Research about consumers and their understanding of antimicrobial resistance netted similar results, showing that consumers have very little familiarity with what resistance is or how it works.
“We know that resistance is going to be a challenge for the industry to face in the next 10 years,” she commented.
“As an industry, we are currently working on research to better understand it so we can be actively engaged in a conversation with good data,” she added.
Consumers and operation practices
Introducing consumers to operation practices is one way producers may be able to bridge that gap in consumer understanding, bringing them closer to a realistic understanding about how beef production works.

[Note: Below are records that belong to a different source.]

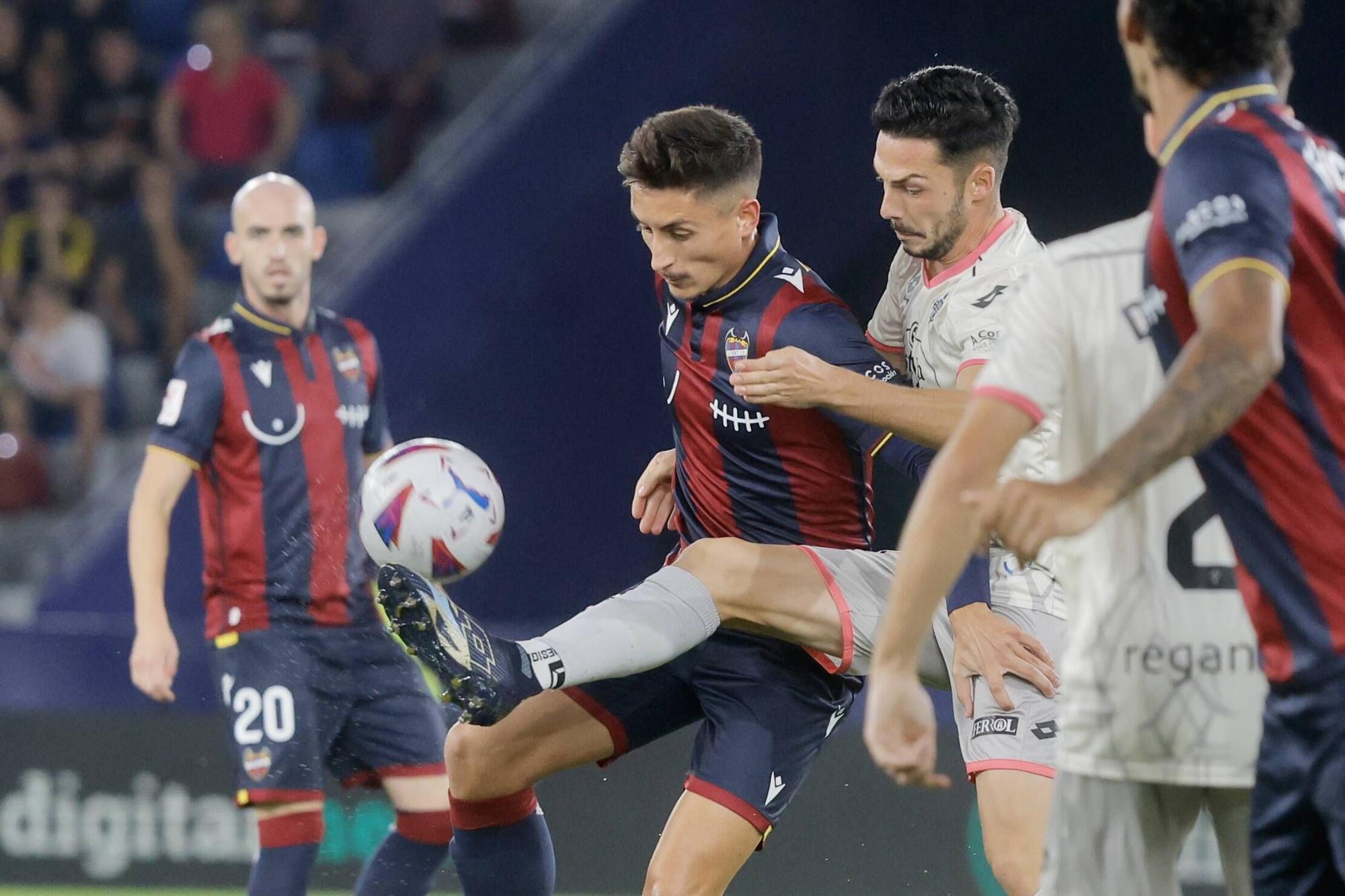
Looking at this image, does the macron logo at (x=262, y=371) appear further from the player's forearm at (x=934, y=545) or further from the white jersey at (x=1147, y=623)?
the player's forearm at (x=934, y=545)

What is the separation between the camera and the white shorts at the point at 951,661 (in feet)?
11.6

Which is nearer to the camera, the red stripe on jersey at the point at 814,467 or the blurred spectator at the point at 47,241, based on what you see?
the red stripe on jersey at the point at 814,467

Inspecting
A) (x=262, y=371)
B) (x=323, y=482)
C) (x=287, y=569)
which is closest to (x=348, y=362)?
(x=262, y=371)

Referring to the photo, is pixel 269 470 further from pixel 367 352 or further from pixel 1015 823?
pixel 1015 823

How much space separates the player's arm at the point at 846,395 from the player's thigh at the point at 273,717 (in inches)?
69.6

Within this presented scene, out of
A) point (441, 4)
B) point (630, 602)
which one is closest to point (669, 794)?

In another study, NCBA asked consumers about their perspectives on beef production, questioning how positively or negatively they perceive the industry.
“Then we did a lot of tours. We took groups of individuals to cow/calf operations, stocker/backgrounder operations, feedlots and sometimes even to the packer,” Carr-Johnson explained.

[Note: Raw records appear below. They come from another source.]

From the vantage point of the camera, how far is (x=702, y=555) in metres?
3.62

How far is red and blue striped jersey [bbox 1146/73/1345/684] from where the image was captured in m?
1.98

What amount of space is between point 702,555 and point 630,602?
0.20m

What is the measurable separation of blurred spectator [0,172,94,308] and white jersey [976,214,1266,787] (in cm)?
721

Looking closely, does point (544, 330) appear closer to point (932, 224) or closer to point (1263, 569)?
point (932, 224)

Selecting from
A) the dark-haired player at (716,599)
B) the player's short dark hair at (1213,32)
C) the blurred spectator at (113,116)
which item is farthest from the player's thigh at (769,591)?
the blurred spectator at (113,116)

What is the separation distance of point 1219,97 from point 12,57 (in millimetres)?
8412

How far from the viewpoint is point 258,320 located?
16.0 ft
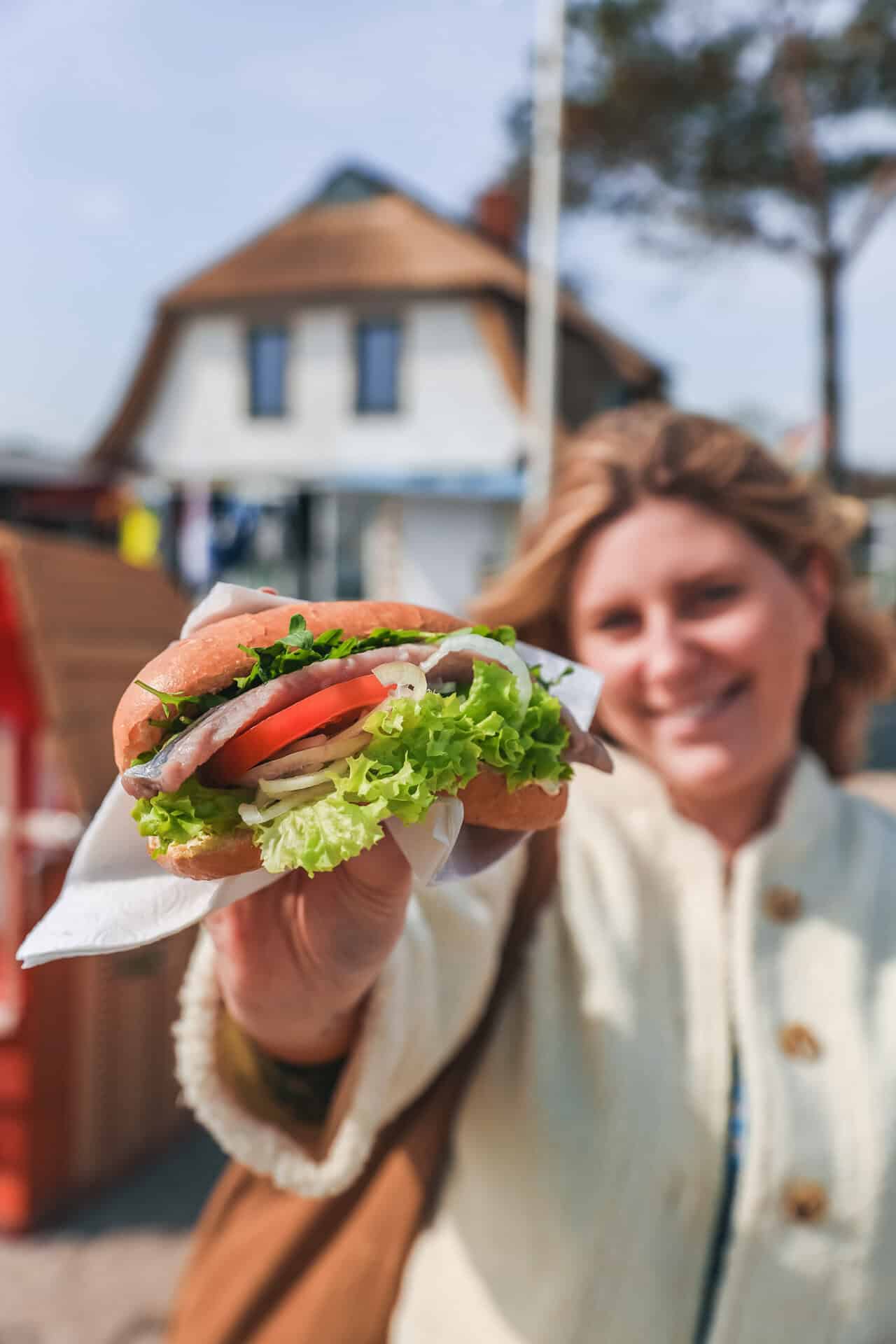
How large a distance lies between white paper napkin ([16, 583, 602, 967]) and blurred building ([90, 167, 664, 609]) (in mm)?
18717

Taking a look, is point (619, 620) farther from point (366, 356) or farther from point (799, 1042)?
point (366, 356)

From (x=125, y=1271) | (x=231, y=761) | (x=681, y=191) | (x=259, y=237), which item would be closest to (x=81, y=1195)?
(x=125, y=1271)

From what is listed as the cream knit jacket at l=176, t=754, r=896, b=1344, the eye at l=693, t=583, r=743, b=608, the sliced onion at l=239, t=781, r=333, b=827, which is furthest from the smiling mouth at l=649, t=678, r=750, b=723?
the sliced onion at l=239, t=781, r=333, b=827

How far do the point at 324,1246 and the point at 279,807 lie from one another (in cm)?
121

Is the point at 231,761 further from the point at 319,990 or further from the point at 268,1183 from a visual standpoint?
the point at 268,1183

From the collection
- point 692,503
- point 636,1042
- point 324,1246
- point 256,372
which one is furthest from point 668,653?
point 256,372

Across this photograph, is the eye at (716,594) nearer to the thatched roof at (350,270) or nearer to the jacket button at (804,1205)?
the jacket button at (804,1205)

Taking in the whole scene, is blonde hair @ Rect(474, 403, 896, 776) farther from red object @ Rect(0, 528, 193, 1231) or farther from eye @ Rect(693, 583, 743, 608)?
red object @ Rect(0, 528, 193, 1231)

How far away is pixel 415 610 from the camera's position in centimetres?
143

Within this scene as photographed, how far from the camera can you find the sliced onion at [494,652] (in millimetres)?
1365

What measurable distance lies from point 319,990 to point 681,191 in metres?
17.5

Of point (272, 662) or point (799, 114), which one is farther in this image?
point (799, 114)

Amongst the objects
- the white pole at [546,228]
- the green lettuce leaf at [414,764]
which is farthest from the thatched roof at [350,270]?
the green lettuce leaf at [414,764]

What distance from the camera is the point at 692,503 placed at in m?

In survey data, after the tours, consumers responded much more positively to the beef industry.
“Most people have never had an experience with understanding how cattle are raised,” she stated.
Most consumers didn’t realize how complex the beef production system is or how many people are involved in creating a beef product.
“It’s a very complex system that may be much more complex than consumers think, especially compared to how other animals are raised and produced, but also to how other food products are produced,” Carr-Johnson continued.
Although consumers don’t necessarily understand the full complexity of beef production, they do know there are multiple sectors, and they want to know about all of the different stages involved.
“We know from our market research that incorporating all of the people involved is more believable than only talking about one piece at a time,” she explained. “If we decide not to talk about the feedlot, they think we’re hiding something. If we decide not to talk about the packing plant, they want to know what we’re not telling them. We have to talk about it as a whole system and not hide things.”
However, she added that using an appropriate amount of transparency is also important to ensure that the consumer is not overwhelmed and scared away.
Carr-Johnson also noted that many individuals within the industry might not understand factions they are not directly involved in. She challenged people to learn more about other segments of the industry.
“If we haven’t had an experience with of all the sectors, we need to make it a priority to get it. We should find out how to take a tour, visit with a producer or go to a feedlot if we’ve never been to one. We need to understand what’s going on so we can explain it with real facts,” she said.
Carr-Johnson also believes that working together as an industry for the greater good of everyone is part of the process.
“We know from market research that being able to explain that the industry is working together is effective to the consumer. We have to be able to work together and be able to talk about it,” she stated.
Producers and other ag-industry professionals also have a number of other tools they can use to learn more about the industry.
“We can take free online training courses, like the Masters of Beef Advocacy course, that gives us coverage across many topics. We can use websites based on data, like Facts About Beef. We can be Beef Quality Assurance certified and understand what that means,” she suggested.
Being actively involved in industry-related organizations also makes a difference.
“Wherever our passion is for whatever organizations we want to be affiliated with, we should be educated and understand what they’re working on. We can all be someone who makes a difference if we are actively engaged in the industry,” she said.